I can’t remember the last time I broke a sweat while at a bar. Unlike other Texas cities from Austin to Ft. Worth, which have embraced the concept of “arcade bars,” which marries boozin’ with classic arcade games, SA has been slower to take. Until now that is.
Slackers, the brainchild of partners Mike Salinas and Wallace Harding, takes the efficiency of a speed bar, the laidback vibe of a sports bar and the playfulness of video games and somehow makes it work. My first visit was on a Tuesday, a slow night for the bar, which allowed me to take in the layout.
Slackers makes excellent use of its space, which previously housed Blu nightclub.
The first room lays on the sports bar pretty thick with close to a dozen large LCD screens and several dozen paintings and posters of current Spurs (retired jerseys hang above the bar), Cowboys and Oilers, but games are featured throughout. There’s the new electronic shuffleboard, a pinball machine and darts along with two tables of beer pong. The tables are free to use, and use water instead of beer, which makes sense considering the ping-pong balls roll along most of the bar floor during every match. Ew.
The entertainment finds its way onto the walls as one projector blows up Spurs games along one bare wall, while another projects a Wii menu. Patrons can borrow Wii-motes from the bar as long as they leave their IDs as collateral.
The backroom holds more games–an obligatory pool table, a set of giant Jack Daniel’s Jenga, an air hockey table and a couple Shoot to Win basketball games. Oh, and the impossibly difficult Bimini Ring game—my group and I spent almost 20 minutes trying to get the ring on the hook. It’s almost too easy to lose yourself in the allure of the boops and the beeps—but you power through to get to the loft level where Slackers keeps most of its classic arcade games including, but not limited to, Mortal Kombat II, The Simpsons, Tekken Tag, Megaman, Ms. Pac-Man, skee-ball, or in this case “beer ball,” and NFL Blitz. Short end tables are sprinkled throughout the bar to keep your drink of choice safe.
My only quibble with game play (which is free all day on Sundays, by the way) is that there isn’t any semblance of a code of conduct anywhere at Slackers. This means some douche asshole with a grill can just barge into Area 51 while you’re waiting for your friend to get more change. Rude. The second floor bar opens on weekends and busy nights and features a couple dozen varieties of bottled beers including Bud Light, Miller Lite, Shiner Bock, Dos Equis, Lindemans Framboise, Sam Adams and Corona.
Back at the main bar you’ll find a collection of drafts including Bud Light, Dos Equis and Lone Star. Get there early and enjoy happy hour pricing: $3 wells and $2.50 domestic bottles from 3-9 p.m.
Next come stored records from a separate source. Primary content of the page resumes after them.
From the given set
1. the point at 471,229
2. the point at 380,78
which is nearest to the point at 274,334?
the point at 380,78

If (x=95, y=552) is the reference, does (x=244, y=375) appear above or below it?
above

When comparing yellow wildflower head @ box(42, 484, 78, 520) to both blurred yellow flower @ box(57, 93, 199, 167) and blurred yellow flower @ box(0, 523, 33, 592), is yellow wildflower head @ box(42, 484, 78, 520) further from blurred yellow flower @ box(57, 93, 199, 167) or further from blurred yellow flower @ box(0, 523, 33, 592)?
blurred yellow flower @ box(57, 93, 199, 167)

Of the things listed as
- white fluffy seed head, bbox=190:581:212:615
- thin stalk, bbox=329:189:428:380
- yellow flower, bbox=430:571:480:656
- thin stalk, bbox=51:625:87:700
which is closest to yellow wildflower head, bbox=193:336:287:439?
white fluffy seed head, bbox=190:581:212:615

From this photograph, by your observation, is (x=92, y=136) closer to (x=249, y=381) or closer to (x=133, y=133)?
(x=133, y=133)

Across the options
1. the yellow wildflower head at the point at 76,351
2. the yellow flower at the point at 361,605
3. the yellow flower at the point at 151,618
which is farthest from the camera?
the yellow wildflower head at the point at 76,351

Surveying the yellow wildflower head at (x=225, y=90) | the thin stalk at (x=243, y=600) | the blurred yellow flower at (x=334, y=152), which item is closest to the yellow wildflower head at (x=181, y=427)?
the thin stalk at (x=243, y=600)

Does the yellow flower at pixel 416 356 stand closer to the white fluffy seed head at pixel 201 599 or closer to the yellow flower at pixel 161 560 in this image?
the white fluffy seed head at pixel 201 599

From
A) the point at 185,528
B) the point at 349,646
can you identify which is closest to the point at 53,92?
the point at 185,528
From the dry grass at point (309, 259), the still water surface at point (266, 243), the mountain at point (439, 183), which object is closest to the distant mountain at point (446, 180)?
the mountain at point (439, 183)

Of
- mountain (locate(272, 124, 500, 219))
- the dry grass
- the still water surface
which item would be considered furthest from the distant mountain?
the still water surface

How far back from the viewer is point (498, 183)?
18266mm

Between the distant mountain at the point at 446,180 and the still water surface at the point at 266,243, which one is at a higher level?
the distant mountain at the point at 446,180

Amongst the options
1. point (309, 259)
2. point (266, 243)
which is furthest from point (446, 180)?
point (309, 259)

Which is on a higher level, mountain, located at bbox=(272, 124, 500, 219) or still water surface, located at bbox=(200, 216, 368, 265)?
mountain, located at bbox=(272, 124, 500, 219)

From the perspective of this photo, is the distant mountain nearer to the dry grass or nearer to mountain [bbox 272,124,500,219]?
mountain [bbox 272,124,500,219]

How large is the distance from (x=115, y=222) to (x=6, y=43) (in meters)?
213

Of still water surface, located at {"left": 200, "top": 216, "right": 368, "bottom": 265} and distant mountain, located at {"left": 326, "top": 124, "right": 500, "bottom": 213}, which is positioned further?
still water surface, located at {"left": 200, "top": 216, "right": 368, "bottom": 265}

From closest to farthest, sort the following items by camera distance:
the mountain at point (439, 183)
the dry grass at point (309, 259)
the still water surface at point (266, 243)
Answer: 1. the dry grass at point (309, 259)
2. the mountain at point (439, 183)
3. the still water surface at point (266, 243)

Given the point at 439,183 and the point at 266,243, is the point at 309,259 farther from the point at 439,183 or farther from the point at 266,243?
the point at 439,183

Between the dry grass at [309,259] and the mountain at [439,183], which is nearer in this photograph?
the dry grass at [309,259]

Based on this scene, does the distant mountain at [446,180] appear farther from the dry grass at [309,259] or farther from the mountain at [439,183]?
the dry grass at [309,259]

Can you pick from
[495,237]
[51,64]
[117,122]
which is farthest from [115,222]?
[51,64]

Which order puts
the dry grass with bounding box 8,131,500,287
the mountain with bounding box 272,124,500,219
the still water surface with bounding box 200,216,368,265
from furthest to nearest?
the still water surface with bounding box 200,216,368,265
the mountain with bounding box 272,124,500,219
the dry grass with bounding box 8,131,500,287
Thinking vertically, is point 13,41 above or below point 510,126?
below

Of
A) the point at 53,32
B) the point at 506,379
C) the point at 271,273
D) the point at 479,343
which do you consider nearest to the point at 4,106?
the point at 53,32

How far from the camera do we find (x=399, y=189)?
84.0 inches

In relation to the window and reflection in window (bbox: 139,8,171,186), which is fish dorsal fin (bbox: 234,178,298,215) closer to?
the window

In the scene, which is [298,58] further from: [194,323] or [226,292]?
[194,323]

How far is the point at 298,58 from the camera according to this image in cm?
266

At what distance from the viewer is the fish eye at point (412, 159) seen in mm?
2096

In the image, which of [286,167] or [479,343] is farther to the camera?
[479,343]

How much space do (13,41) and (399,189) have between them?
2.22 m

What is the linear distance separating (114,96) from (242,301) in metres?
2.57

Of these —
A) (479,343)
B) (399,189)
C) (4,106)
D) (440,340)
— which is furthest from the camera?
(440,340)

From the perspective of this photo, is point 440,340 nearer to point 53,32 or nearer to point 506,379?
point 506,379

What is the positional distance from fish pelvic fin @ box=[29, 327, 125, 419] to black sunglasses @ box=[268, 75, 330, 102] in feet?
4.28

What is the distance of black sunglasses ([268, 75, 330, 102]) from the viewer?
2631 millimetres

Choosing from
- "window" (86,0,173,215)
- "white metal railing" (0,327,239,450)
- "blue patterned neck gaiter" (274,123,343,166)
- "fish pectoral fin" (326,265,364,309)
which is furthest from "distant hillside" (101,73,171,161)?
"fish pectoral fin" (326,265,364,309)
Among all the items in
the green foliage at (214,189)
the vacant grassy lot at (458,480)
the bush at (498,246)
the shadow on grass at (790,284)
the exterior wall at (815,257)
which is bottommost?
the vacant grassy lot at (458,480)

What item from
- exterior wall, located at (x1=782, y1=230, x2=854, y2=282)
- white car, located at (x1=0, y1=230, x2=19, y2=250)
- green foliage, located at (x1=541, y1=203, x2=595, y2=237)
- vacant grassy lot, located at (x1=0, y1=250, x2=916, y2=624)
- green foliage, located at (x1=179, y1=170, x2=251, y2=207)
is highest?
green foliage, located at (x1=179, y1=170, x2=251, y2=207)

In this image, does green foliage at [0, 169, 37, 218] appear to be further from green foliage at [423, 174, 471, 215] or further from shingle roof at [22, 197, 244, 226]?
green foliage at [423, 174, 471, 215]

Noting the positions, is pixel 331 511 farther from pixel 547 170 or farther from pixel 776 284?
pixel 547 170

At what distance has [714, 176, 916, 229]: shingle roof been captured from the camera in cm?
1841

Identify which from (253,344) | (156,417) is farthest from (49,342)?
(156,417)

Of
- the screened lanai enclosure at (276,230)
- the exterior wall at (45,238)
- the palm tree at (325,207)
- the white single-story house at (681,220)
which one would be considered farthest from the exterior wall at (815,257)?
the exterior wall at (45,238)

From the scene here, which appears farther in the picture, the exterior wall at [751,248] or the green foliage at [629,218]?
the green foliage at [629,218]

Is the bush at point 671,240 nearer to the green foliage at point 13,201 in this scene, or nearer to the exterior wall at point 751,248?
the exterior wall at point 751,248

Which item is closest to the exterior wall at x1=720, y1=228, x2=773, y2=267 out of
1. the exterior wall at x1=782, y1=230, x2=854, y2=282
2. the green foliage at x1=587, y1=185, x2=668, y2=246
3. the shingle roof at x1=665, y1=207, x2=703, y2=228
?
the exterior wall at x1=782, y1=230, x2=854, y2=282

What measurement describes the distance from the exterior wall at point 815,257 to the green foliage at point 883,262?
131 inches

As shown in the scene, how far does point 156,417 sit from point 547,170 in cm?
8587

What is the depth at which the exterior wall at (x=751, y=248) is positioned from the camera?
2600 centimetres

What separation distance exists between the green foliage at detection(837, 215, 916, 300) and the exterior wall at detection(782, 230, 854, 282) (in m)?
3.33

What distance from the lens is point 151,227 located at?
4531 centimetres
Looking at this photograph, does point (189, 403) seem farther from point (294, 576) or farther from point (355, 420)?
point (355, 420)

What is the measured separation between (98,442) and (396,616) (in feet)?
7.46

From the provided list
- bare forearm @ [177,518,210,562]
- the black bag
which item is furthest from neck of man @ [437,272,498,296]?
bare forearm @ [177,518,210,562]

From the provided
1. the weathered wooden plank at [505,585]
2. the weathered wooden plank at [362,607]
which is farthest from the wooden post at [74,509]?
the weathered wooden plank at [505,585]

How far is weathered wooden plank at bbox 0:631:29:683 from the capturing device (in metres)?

I’m a sucker for ICEEs and Slackers sealed the deal as my latest go-to bar with frozen adult beverages like Jack and Coke and hard lemonade, sipped out of Ball mason jars. (I suppose they’re trying to bring in Pinterest-addicted female customers?) At $6 a pop, they’re a bit on the high-end of the spectrum, but they usually last several games of air hockey (which, lets face it, can often require some thirst quenching).
It’s Salinas’ and Harding’s attention to detail that really makes this place work. What could come off as crowded and tacky is instead a curated space that houses both their goals seamlessly, creating a way-less-sucky version of Dave & Busters.
While it does resemble a man cave, Slackers isn’t just for dudes. There were plenty of chicas there on a recent Saturday night, but don’t blame me if you stumble into the bar and find a total bro party. If anything, it might be a great spot for first dates where you can gauge any would-be lover’s sore loser tendencies. As the wall above the beer pong tables clearly points out, “Winners don’t wait for chances, they take them.”